Far from a documentary or even a biopic, I, Tonya tells a story of figure skater Tonya Harding's life leading up to her run for the Olympics and the events surrounding the events of fellow American figure skater Nancy Kerrigan, whose kneecap was bashed in by an assailant after a practice. Did she do it? Was she involved? Did she maybe even do it herself, as so many of us seem to recall? These are the questions that are asked repeatedly of her after the event and for years after.
But those that beg that question now are missing the point, not just of the film but of the whole ordeal. Somehow Margot Robbie, the actress who also produced this film, is able to bring a complex sympathy for Harding as she portrays a girl who grew up in an abusive home before moving onto an abusive marriage. She was a girl who didn't fit the mold of what society or the figure skating world deemed proper. The media pitted her against Kerrigan, the "princess" of skating, who shot wholesome commercials for Campbell's soup and wore skating costumes designed by Vera Wang. What the film doesn't do, thankfully, is reduce Harding to a schlocky media-friendly amenable caricature. Harding is fueled by rage and hurt, and her disavowals of blame often contradict themselves.

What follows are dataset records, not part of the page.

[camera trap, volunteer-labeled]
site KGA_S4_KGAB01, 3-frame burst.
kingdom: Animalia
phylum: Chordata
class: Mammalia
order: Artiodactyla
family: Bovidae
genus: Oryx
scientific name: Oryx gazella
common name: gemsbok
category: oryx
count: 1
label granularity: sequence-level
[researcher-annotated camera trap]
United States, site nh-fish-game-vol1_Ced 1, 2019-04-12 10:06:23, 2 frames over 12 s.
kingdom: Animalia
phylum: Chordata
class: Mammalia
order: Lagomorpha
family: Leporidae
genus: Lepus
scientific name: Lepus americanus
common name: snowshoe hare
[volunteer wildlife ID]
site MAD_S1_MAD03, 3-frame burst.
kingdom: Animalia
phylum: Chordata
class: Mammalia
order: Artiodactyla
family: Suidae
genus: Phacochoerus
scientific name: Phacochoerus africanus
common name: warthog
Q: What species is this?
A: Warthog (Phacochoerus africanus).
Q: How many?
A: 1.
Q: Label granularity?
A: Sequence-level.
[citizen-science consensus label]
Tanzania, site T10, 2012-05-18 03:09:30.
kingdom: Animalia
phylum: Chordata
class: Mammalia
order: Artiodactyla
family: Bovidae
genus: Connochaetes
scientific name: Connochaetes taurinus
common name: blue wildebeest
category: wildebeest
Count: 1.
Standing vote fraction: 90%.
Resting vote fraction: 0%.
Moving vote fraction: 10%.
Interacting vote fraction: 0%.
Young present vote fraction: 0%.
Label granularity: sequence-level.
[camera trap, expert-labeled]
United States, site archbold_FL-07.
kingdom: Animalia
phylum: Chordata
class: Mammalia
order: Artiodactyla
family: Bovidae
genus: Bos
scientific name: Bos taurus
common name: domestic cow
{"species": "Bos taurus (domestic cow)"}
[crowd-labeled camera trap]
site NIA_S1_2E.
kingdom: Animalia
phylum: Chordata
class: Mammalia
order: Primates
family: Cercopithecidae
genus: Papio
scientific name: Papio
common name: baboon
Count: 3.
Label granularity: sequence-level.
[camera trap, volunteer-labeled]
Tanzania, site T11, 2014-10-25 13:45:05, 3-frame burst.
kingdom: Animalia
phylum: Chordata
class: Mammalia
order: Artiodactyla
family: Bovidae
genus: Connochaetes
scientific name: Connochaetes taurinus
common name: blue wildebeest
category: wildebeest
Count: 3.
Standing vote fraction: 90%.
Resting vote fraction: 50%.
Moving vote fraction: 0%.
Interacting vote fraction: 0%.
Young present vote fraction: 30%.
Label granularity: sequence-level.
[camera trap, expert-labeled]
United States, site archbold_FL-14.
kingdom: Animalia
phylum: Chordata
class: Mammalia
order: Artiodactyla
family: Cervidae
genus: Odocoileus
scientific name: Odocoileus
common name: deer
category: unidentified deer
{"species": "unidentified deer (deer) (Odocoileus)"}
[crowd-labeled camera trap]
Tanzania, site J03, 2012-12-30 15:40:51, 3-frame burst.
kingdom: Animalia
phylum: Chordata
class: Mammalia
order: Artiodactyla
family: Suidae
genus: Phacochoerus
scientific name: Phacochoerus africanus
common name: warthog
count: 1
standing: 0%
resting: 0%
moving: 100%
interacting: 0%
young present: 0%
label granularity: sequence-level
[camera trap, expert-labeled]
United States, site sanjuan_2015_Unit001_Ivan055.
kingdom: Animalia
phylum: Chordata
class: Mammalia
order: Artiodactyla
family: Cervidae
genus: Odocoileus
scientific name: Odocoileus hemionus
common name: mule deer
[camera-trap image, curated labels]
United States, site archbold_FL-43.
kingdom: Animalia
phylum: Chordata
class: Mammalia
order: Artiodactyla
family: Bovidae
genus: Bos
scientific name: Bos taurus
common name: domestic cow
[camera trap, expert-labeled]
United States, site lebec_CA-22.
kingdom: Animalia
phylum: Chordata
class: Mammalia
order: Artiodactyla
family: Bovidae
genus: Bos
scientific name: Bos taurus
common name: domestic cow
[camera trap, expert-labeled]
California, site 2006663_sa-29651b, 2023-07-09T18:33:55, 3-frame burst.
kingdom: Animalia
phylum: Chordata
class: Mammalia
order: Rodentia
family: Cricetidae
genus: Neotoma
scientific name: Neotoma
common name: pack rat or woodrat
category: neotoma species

It's these contradictions that make the most impact. As Harding and her ex-husband (played by Sebastian Stan) give on-screen differing reports of what happen, we often get the feeling that sometimes they don't even know how it all went down. When Harding gets her face smashed through a mirror, her detached breaking of the fourth wall as she talks to us directly after is even more impactful, emphasizing how routine this is for her. It's a stark (perhaps calculated) difference from when Kerrigan takes the hit to the knee and wails with more emotion than Harding conveys from a knife in the arm.
And it's the acting performances here which buoy the movie just as much as the writing. Robbie is a dynamo and a smashing revelation. She runs the gamut, able to show Harding's unbridled glee at victory (which is as much a personal triumph as an "F you" to everyone around her), her spitting hurt caustic verbal lashings, and the very real vulnerability as she corners a judge in the parking lot and asks him why she isn't getting the scores she deserves. Allison Janney crackles as her mother, unapologetic in her abuse. Her delivery of one-line screen-stealers merits her nomination of a Golden Globe, but it's her long, inscrutable examination of Harding's multiple skating performances that merit Janney's win.
I, Tonya isn't a movie that you'd think edifying or even entertaining, but the Harding's rise and fall puts a mirror onto ourselves even as it painfully exposes the movie's characters. No one asks the culpability of Henry Hill in Goodfellas or those peopling American Hustle, and I, Tonya doesn't force us to decide on an answer. Instead, it somehow uses the lens of fourth wall-breaking, black comedy, to offer Tonya Harding what she didn't have before: a fair chance.